Своего отца с дедом закладывал бабке. Бывало, вернется она с базара, где продавала молоко и яйца, творог и сметану, а Дамир сразу шасть к ней и в сумки за конфетами ныряет. Пока все не слопает, не отойдет. А чтобы бабка не отгоняла, рассказывал, сколько самогонки из погреба выкушали мужики в ее отсутствие. Ох, и гоняла бабка обоих каталкой и рубелем! Аж спины трещали. Мужики никак не могли в толк взять: как она узнала, откуда?
Обеих старших сестер выдавал отцу и матери, во сколько те вернулись с гулянья, с кем целовались у ворот.
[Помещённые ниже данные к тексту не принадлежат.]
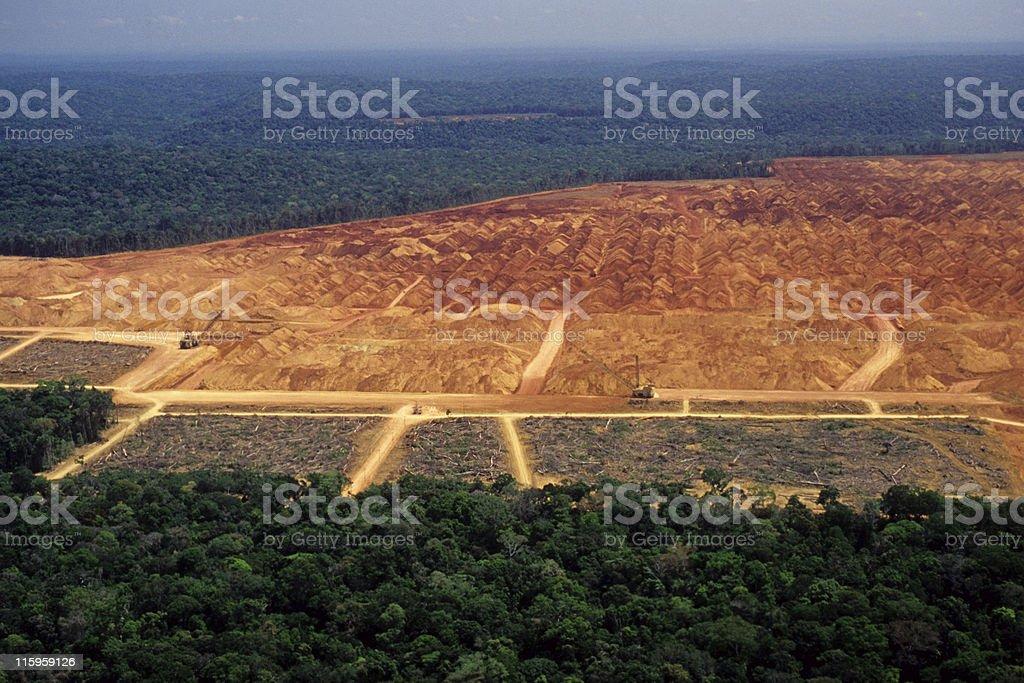Disboscamento in Amazon - foto stock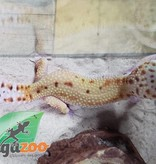 Magazoo Gecko Léopard Jungle Éclipse Juvénile Mâle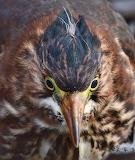 Birds - Green Heron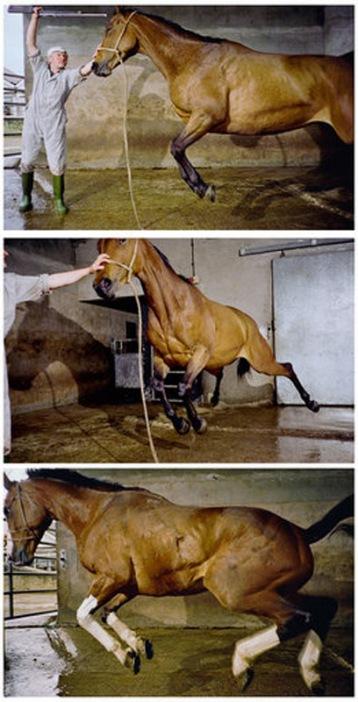 Tim Macmillan Still from Dead Horse 1998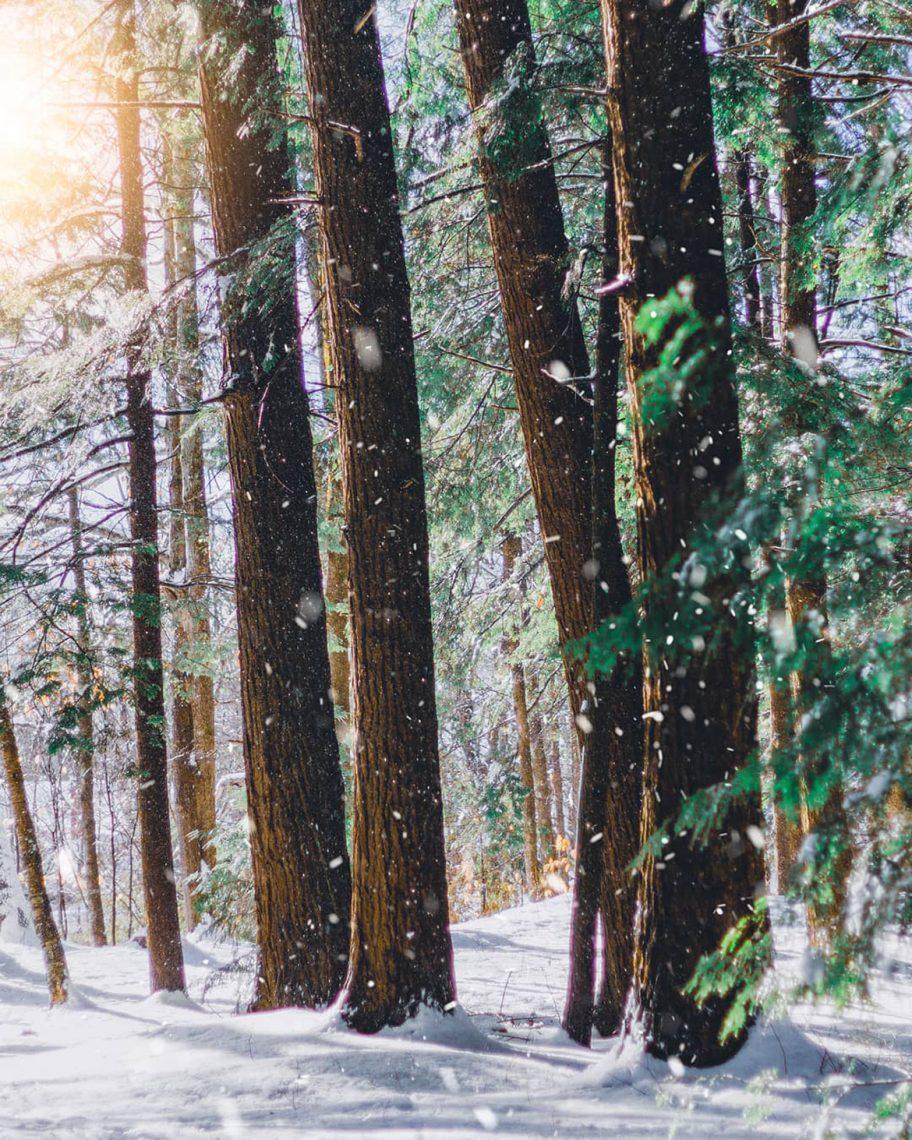 Isaiah's woods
Конечно, не даром, за пряники и сушки. А сестрам угождал за семечки: носил их парням записки. Хорошо, что еще читать не умел. Деду бабку выдавал, показывал, куда старая деньги прячет, которые на базаре выручила. За это получал свистки и рогатки, которые старик ему мастерил. В общем, приспособился он неплохо. Ото всех имел, главное, не по шее или заднице. Он никого не жалел и любил только себя.